For me, those otherwise lost destinations include swimming pools. During two precious months in the summer I swim outside at the Red Hook Recreation Center, which has what must be the biggest pool in NYC, in my guesstimation 100 yards long and 40 yards wide (the width being confirmed fact). There are two daily lap swims, from 7:00 to 8:30 a.m. and p.m., in addition to open swimming during the day. In the morning, when the air is still relatively cool and a breeze sways the trees surrounding the pool I almost feel like I'm on vacation someplace relaxed.
Red Hook Pool
The pool really is that nice, but it's in an otherwise industrial neighborhood, Red Hook, that's served by a skimpy few bus lines and no subway. It would probably take 40 minutes to walk to the pool, but it's less than 10 minutes away by bike (at last night's evening swim EVERYONE appeared to have ridden in, telling from the number bikes locked to the fence outside)

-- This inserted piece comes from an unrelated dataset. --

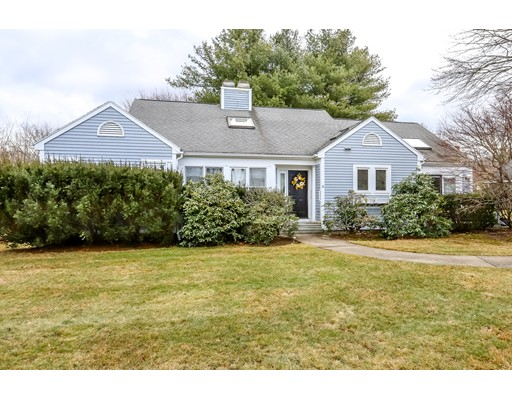 6 Mulberry Ln, Canton, MA 02021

(BTW– Red Hook also has what may be Brooklyn's best supermarket, Fairway, which is on the waterfront overlooking New York Harbor. It's a great place to grab lunch and sit on a bench to watch ships pass by.)
Old streetcar in front of Red Hook Fairway supermarket
Photo courtesy of bayridgephantom
The pool I frequent the rest of the year is at the St. John's Recreation Center in Crown Heights. Without convenient subway service the options for getting to St. Johns are limited to car (where to park?), taxi ($15 each way for a 45 minute swim?) and of course bicycle.
My route includes a ride along the new Prospect Park West bike path to grand Army Plaza. From there I proceed on a dicey one-half mile ride along Eastern Parkway before picking up its protected, tree-lined bike path, which runs through one of New York's famed Hassidic neighborhoods.
Eastern Parkway bike path in winter
Photo courtesy of unchienandalusia
After a couple of miles I take a left at Troy Avenue and ride a few blocks to Prospect. The rec center is on the corner. Note that a year membership costs $75 and gets you into all the city's rec centers, all of which have gyms, some of which have indoor pools. The Red Hook pool is free in the summer, but you have to show the guards your swimsuit and a lock to get in.
Without my bike, all these places would be out of reach. Enough said.